* [REDEAUSSCHNITT]
----
Gerade das ist unser politisches Anliegen, nämlich
dass mit diesem Finanzierungsvertrag, der eine gewisse Sicherheit gewährt und
auch gewähren soll, ein Optimum an Qualität für den Bürger eingekauft wird und
dass in Vorbereitung auf Liberalisierungsmaßnahmen auf EU-Ebene das bisher
bewährte Verkehrsunternehmen WIENER LINIEN wettbewerbstüchtig und wettbewerbsfähiger
gemacht wird. (Beifall bei der ÖVP.)
Ich glaube, das ist ein sehr legitimes Anliegen und
dieses Anliegen wäre durchaus auch zu Gunsten des Unternehmens.
----
* [AUFGABEN]
1. Nenne alle Substantive im Redeausschnitt zu den WIENER LINIEN zwischen „mit diesem Finanzierungsvertrag“ und „für den Bürger eingekauft wird“.
2. Führe den Redeausschnitt zu den WIENER LINIEN nach seinem letzten Satz weiter.
Die Einträge stammen aus einer anderen Quelle.
----
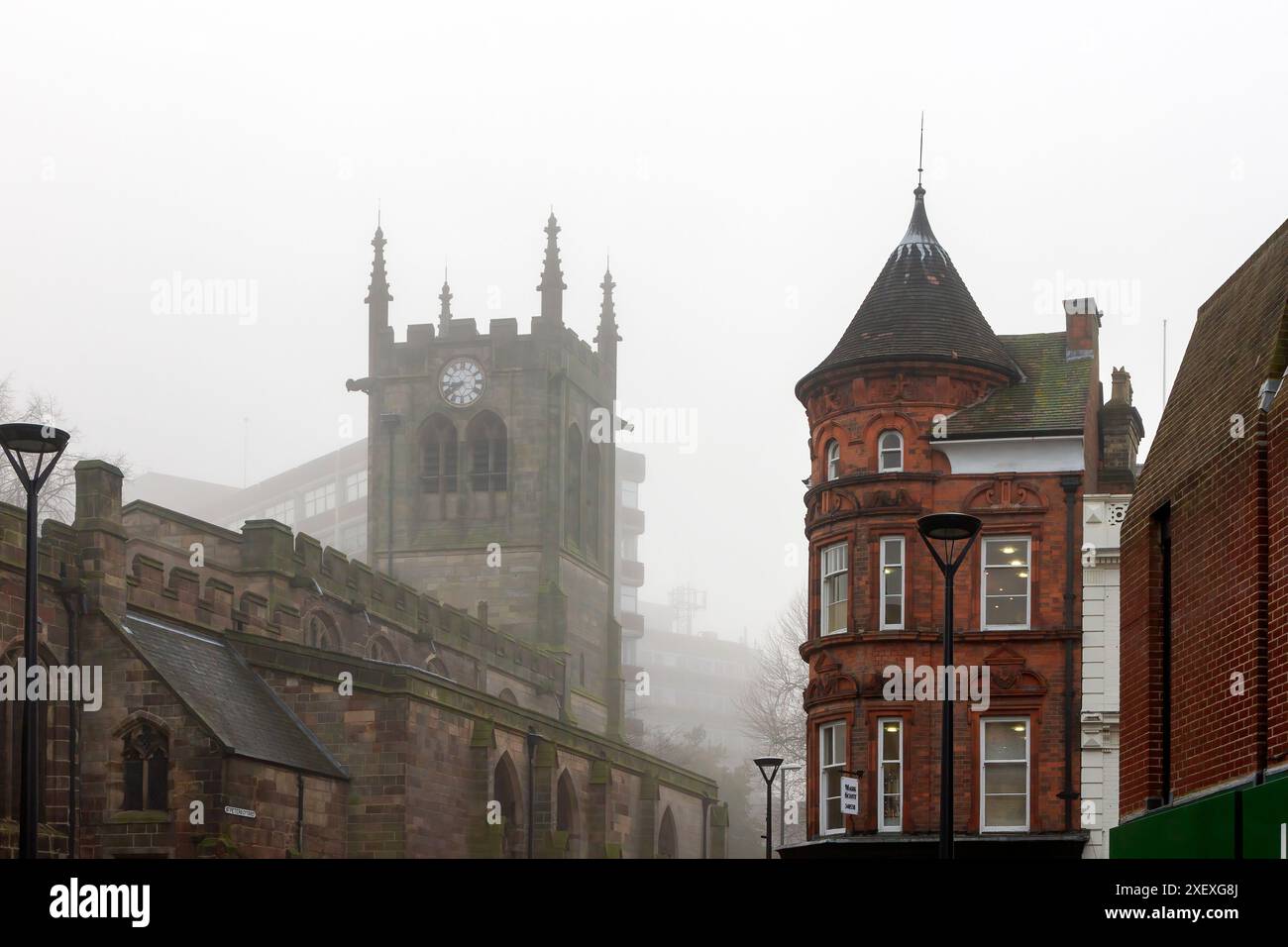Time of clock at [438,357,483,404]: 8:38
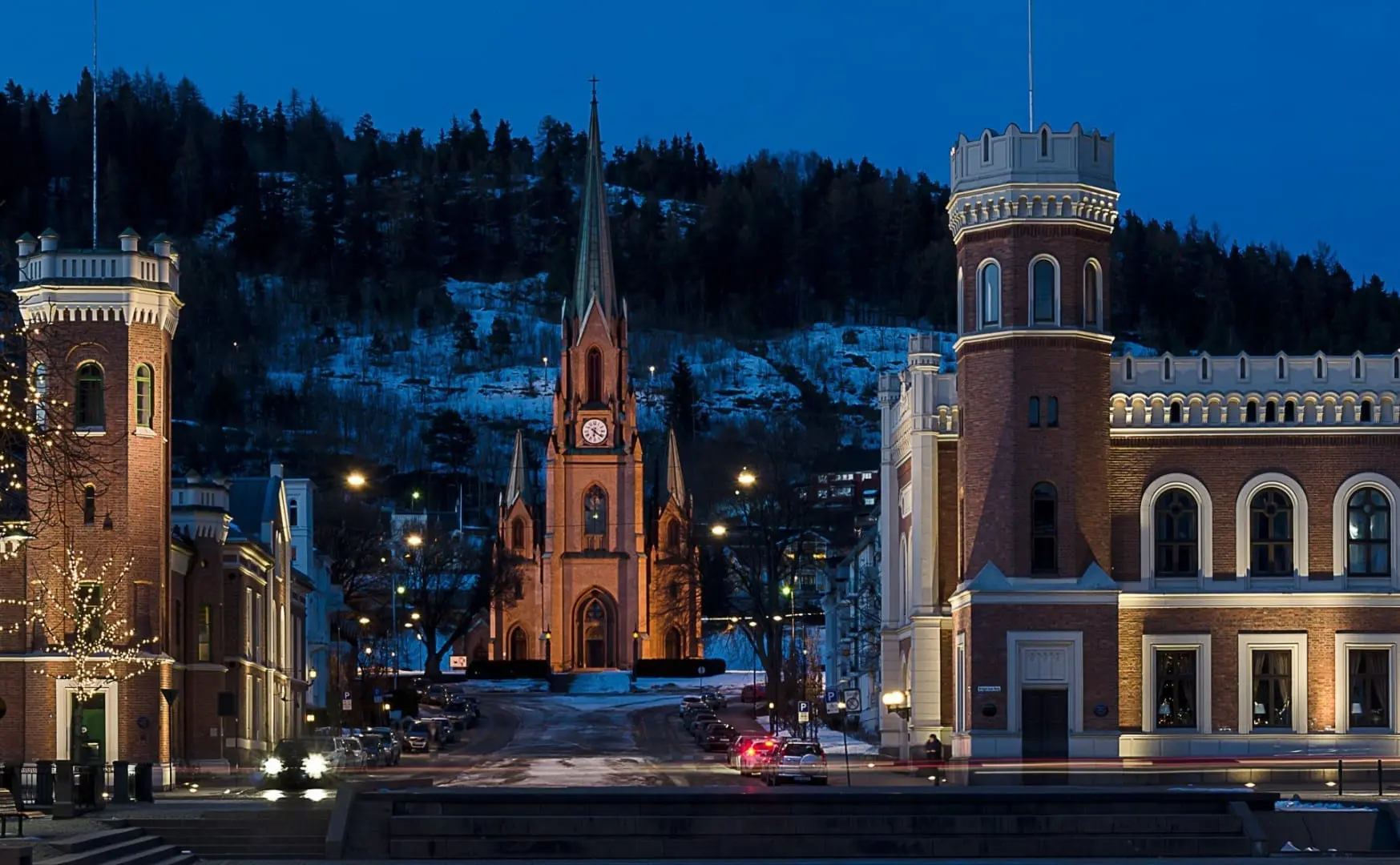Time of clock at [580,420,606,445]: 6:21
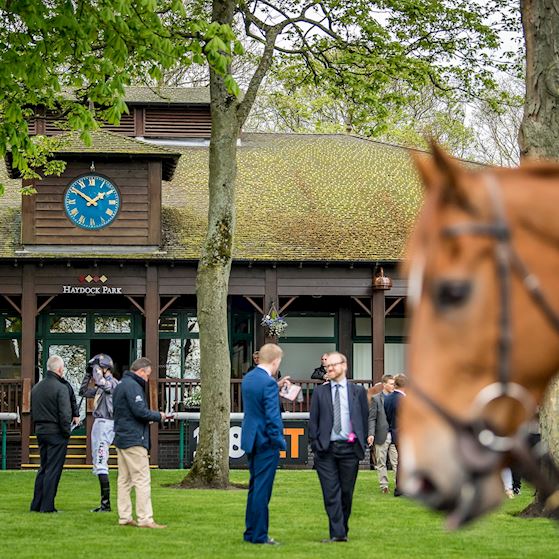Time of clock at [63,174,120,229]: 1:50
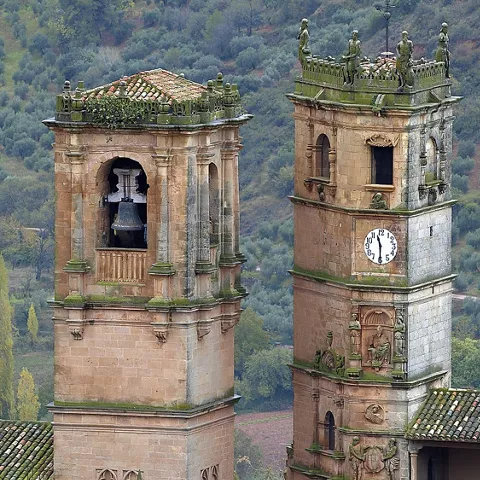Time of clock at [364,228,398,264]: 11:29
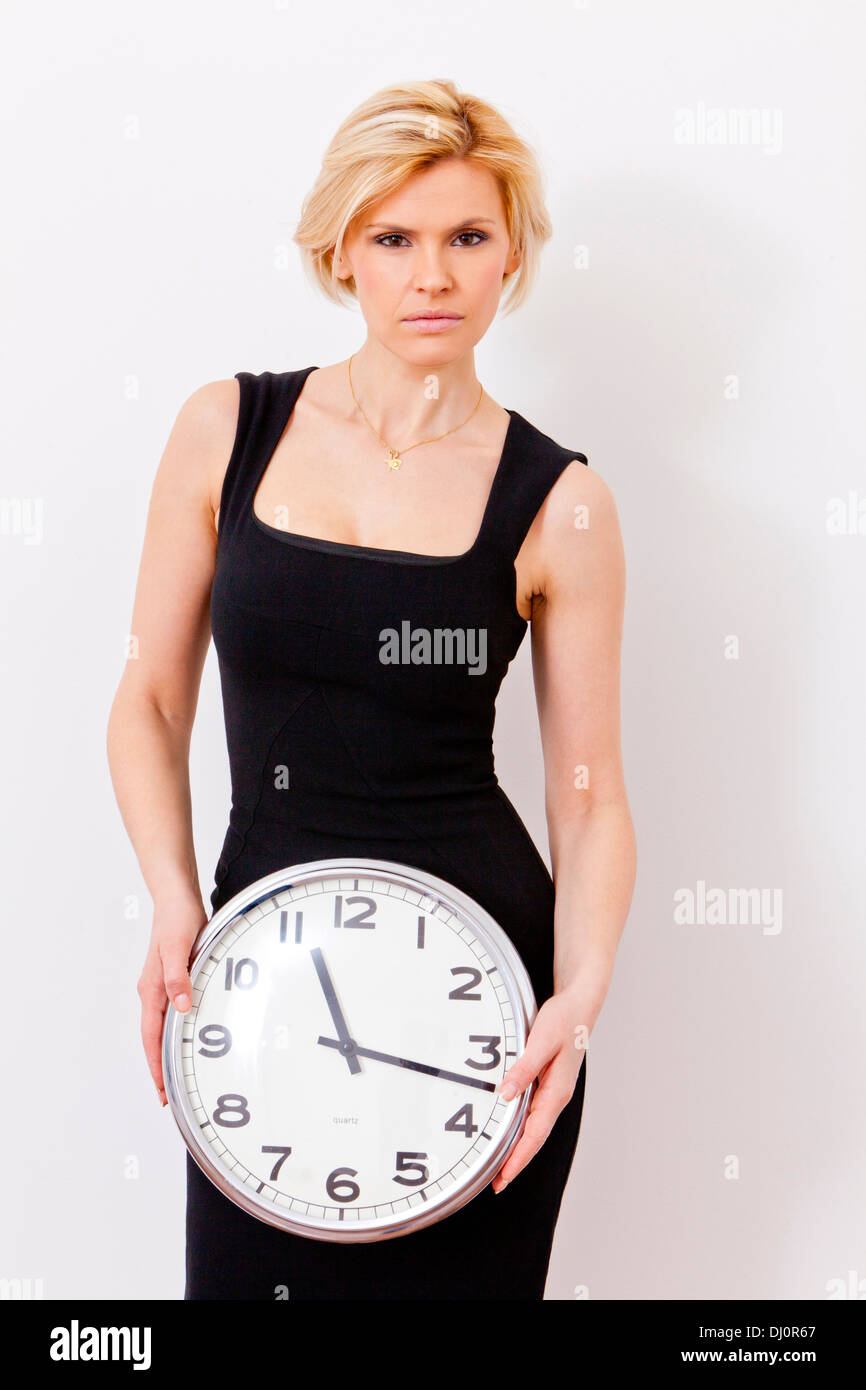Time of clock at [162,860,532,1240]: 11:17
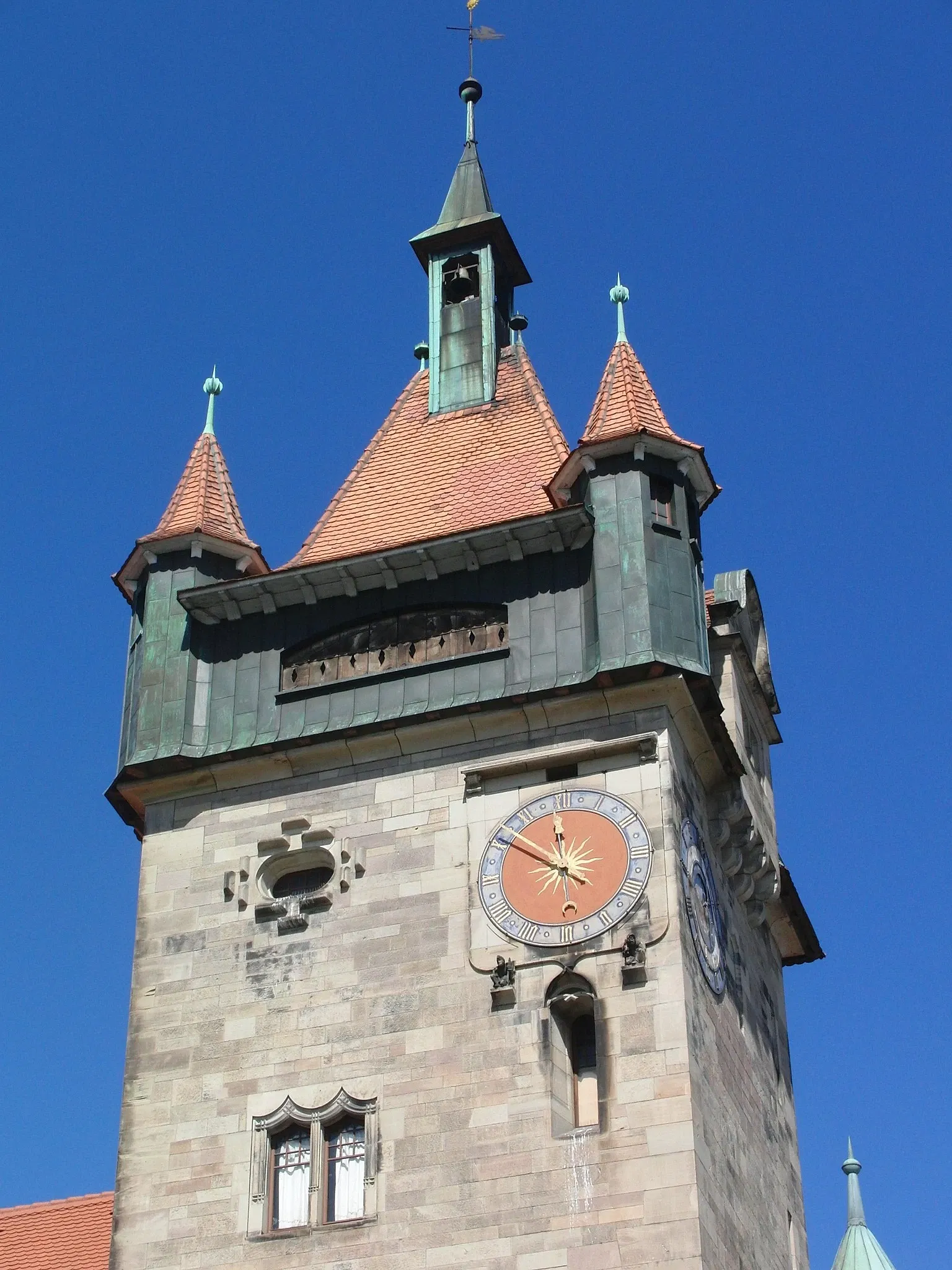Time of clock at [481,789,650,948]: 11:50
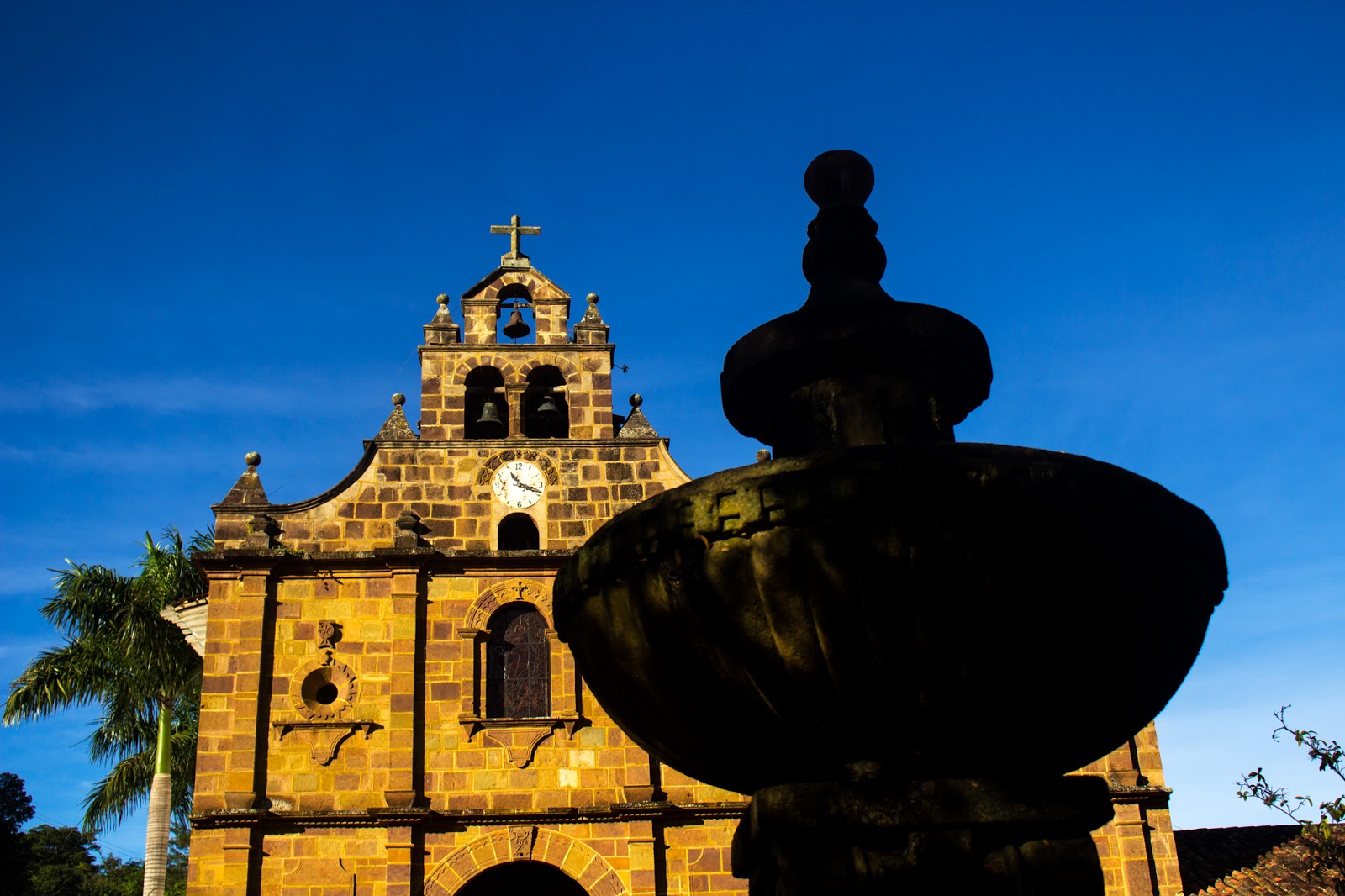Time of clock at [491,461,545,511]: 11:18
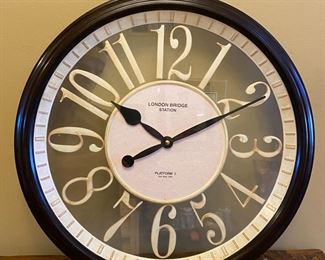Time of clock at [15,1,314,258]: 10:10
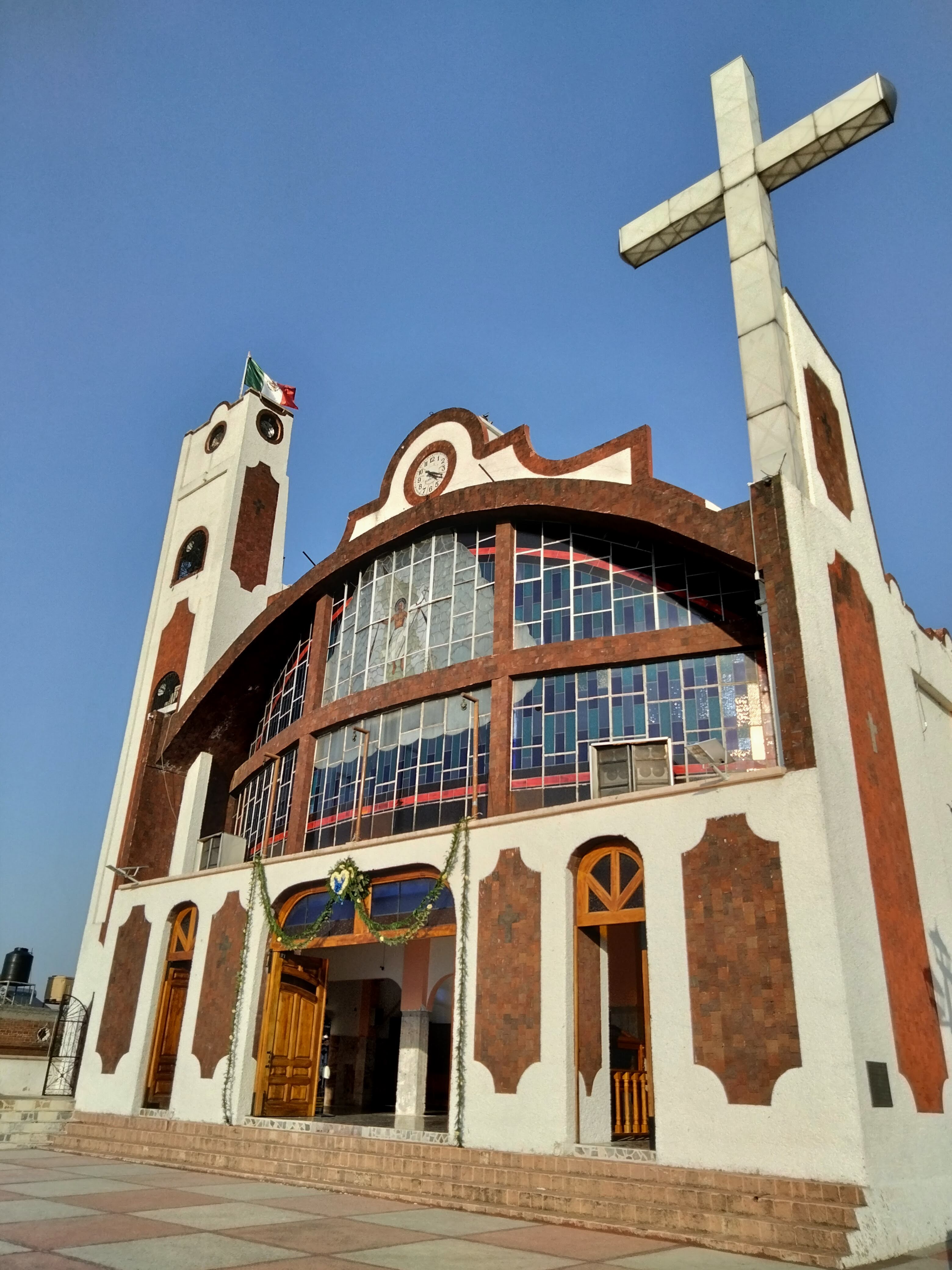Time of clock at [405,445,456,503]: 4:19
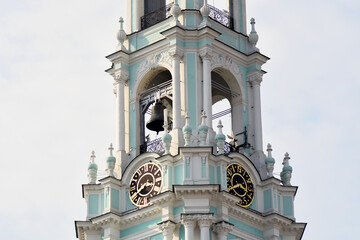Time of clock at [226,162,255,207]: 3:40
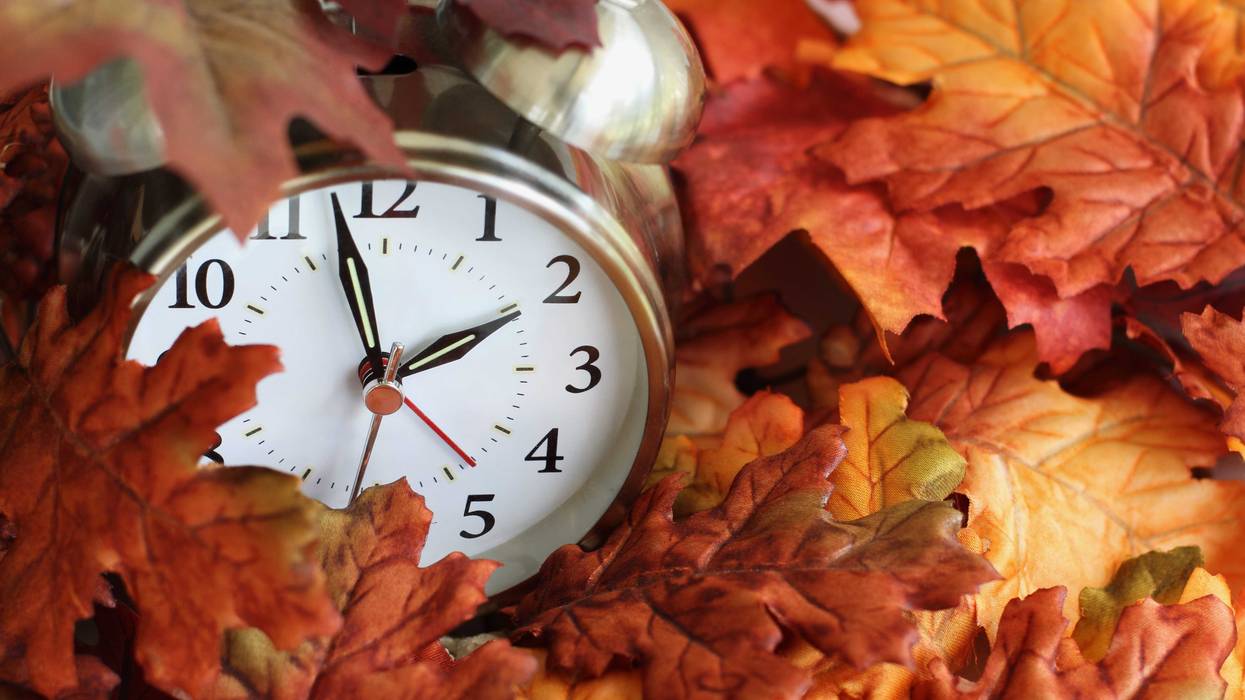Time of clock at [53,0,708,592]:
----
* [LÖSUNGEN]
1. Finanzierungsvertrag, Sicherheit, Optimum, Qualität, Bürger

2.
Ich mache jetzt eine kleine Klammer zu dem Masterplan
Verkehr, dem Positionspapier, das wir heute, vor wenigen Stunden, bekommen
haben, weil auch ich - wie Kollege Chorherr - noch auf die Frage zu sprechen
komme, wer dann eigentlich die verkehrspolitischen Anliegen weiterverfolgen
wird, wer die Verkehrspolitik in dieser Stadt machen wird. Das wurde
zwischenzeitlich auch in den Verhandlungen diskutiert. Irgendwie hat es
geheißen, das wird in Richtung von Verkehrsstadtrat Schicker passieren.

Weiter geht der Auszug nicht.